The bank, which was privatised by the Hawke and Keating Labor governments during the 1990s, also declared a final dividend of $2 per share, up from a $1.50 per share interim payment in the prior six months. Lucrative share buybacks were earlier unveiled also by two other big banks, the ANZ and NAB.

While denying the necessary income support to workers, governments are funnelling so much money into business hands that it is hard to keep track. According to an August 6 federal-Victorian state Labor government media release, “a $400 million package jointly funded by the Commonwealth and Victorian Government will provide automatic payments to almost 100,000 eligible businesses, including sole traders, to ensure funds are distributed quickly…

“The new package follows the $400 million Commonwealth-State injection announced last week and builds on more than $950 million in support grants paid by the Victorian Government into the bank accounts of Victorian businesses since June.

“Victorian Treasurer Tim Pallas said the Victorian Government has provided more than $7 billion in direct economic support for Victorian businesses since the start of the pandemic.”

Similar handouts—too many to list—have been announced by other state governments, Labor and Liberal-National alike.
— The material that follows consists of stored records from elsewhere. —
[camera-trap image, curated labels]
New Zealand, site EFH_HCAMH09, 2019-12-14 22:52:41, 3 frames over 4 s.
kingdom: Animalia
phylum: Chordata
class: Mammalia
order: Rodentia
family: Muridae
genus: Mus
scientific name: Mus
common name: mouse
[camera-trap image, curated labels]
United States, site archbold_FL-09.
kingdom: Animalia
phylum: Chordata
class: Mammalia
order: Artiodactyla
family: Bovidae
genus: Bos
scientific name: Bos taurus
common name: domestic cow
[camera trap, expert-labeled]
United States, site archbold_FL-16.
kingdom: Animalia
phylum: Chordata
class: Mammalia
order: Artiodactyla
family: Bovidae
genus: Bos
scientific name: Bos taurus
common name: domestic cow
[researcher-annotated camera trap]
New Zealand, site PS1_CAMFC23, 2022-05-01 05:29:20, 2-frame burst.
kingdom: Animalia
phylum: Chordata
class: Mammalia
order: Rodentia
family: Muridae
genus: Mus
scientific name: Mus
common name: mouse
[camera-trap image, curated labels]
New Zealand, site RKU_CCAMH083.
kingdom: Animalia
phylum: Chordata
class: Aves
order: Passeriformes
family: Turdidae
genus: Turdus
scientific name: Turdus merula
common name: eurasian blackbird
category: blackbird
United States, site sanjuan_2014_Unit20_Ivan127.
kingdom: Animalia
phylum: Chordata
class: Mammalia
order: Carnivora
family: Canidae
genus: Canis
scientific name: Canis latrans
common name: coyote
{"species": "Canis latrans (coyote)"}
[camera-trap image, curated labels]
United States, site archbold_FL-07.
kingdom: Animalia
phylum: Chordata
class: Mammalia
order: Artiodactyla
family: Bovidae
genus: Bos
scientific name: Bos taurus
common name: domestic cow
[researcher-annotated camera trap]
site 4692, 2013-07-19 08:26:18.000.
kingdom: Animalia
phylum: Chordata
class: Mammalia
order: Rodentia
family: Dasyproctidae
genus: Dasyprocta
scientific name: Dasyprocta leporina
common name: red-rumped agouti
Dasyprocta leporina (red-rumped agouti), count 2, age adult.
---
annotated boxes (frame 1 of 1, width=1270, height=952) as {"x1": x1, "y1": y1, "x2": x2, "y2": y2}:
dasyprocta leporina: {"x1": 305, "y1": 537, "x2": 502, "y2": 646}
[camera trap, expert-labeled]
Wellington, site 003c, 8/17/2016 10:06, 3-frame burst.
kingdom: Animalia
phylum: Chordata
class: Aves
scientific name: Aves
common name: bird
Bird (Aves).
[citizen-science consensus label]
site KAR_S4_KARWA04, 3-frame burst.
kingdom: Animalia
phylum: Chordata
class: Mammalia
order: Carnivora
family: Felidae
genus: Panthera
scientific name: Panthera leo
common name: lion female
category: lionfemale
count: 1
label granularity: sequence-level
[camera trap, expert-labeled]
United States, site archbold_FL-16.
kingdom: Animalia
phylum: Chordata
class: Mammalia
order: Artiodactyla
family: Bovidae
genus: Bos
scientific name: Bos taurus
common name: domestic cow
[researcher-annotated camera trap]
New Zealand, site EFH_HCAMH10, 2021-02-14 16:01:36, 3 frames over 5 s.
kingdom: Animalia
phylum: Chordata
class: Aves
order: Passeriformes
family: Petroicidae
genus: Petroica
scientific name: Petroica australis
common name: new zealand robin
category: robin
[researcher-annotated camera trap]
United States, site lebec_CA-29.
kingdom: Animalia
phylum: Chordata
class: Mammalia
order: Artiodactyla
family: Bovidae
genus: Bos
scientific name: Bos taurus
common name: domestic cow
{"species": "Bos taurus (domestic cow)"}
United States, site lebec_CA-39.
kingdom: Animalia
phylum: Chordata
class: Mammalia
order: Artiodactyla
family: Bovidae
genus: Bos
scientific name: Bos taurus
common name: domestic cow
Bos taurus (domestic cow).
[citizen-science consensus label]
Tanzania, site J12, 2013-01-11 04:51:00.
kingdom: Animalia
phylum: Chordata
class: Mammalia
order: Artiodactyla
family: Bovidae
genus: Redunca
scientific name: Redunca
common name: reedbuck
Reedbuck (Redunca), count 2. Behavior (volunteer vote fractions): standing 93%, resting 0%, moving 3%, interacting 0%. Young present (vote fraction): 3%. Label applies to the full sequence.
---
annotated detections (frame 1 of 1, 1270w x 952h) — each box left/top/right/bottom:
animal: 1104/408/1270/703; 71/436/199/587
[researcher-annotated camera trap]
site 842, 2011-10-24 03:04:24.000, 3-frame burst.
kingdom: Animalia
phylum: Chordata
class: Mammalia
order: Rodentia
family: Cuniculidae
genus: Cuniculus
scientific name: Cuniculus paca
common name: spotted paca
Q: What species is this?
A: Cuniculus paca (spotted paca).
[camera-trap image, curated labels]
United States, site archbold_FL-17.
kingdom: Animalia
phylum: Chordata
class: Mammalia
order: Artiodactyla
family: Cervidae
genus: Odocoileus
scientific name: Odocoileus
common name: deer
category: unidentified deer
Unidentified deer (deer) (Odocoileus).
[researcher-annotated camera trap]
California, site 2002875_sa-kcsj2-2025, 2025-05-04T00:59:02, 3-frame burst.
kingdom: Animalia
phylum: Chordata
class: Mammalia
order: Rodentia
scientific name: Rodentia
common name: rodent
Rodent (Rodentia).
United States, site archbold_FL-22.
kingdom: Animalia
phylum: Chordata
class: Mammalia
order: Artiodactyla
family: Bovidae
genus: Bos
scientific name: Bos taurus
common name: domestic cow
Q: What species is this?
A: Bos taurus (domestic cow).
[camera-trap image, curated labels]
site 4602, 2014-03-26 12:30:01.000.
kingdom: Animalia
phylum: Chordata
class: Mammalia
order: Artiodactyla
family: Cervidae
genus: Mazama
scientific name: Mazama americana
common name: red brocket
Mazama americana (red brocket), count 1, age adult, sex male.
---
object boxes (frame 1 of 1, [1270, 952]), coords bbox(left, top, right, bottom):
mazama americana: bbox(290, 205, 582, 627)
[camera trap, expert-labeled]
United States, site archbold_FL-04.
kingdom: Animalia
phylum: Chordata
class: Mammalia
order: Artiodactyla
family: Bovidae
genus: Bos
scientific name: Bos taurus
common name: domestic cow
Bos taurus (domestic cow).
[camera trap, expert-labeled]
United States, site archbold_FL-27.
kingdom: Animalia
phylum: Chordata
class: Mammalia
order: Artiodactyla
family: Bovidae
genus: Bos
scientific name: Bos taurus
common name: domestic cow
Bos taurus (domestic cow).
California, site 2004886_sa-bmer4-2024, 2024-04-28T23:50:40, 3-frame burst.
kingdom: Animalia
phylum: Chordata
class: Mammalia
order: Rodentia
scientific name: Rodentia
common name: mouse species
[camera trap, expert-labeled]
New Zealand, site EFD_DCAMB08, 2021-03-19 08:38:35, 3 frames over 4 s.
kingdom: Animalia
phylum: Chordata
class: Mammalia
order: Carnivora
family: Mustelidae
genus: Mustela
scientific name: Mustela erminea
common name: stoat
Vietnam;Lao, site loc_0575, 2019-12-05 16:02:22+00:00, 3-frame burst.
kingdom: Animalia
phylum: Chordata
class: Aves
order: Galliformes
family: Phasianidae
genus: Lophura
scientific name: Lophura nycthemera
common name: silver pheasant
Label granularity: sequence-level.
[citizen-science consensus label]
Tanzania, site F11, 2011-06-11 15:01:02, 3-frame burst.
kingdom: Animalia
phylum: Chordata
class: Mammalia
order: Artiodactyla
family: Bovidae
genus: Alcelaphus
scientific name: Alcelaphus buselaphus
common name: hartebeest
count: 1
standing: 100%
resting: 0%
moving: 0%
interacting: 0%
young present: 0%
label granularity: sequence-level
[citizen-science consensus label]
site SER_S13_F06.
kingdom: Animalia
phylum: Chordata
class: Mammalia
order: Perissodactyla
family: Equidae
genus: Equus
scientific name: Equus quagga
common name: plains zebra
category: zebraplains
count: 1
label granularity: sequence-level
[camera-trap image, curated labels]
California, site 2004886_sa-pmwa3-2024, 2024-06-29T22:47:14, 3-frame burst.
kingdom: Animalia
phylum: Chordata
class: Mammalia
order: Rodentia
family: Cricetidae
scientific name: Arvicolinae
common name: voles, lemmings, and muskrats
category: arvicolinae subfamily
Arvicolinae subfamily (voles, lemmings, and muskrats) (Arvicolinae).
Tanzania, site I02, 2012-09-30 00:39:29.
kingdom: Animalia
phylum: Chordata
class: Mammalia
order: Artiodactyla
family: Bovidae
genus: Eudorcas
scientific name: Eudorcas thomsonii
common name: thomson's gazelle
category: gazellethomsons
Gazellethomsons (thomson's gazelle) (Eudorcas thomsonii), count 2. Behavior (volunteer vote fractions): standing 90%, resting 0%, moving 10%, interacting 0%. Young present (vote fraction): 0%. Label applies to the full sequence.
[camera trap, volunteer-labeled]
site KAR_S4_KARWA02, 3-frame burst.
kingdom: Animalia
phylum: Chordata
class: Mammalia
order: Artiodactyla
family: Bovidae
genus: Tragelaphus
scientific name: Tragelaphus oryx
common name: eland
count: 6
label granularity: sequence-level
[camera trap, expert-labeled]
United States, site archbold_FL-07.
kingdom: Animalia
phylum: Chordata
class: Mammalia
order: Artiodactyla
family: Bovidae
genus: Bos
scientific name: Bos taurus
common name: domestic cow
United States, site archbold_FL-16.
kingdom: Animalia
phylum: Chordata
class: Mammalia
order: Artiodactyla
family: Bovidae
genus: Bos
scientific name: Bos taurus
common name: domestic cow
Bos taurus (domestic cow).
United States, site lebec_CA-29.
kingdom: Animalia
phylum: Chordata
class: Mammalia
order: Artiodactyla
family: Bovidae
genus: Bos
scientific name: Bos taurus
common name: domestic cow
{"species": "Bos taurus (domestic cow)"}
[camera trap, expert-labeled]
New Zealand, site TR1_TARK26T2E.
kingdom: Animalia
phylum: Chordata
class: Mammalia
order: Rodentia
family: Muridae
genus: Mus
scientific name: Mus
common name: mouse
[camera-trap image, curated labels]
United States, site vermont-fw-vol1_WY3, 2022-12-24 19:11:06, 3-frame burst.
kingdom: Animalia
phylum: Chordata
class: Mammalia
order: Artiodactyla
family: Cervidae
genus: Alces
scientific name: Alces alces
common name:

In New South Wales, an expanded federal-state package has been dressed up as a “JobSaver” program. Businesses with annual turnovers of up to $250 million are receiving up to $100,000 per week, on the vague condition that they maintain their “employee headcount” by “not taking active steps to terminate their employment.”

The Morrison government last week also handed extra money to the airlines, which have received more than $2 billion in wage subsidies, financial support and fee-waivers, even as Qantas and other carriers stood down thousands more workers.

In addition, RBA governor Philip Lowe last week assured the money markets that the central bank’s quantitative easing and cheap loan programs would continue until 2024 at least, making billions of dollars available via the banks and government bond purchases every week.

Addressing a parliamentary committee, Lowe sounded an optimistic note, talking up the prospect of a post-pandemic economic recovery. Nervously, however, he noted: “One source of uncertainty is the possibility of vaccine-resistant virus strains emerging over time.”

Already, during 2020, an estimated $400 billion or more was fed into business and the financial markets by the RBA and governments. Having permitted the pandemic to surge again, governments and the ruling elite are further exploiting the catastrophe to enrich themselves at the expense of the working class.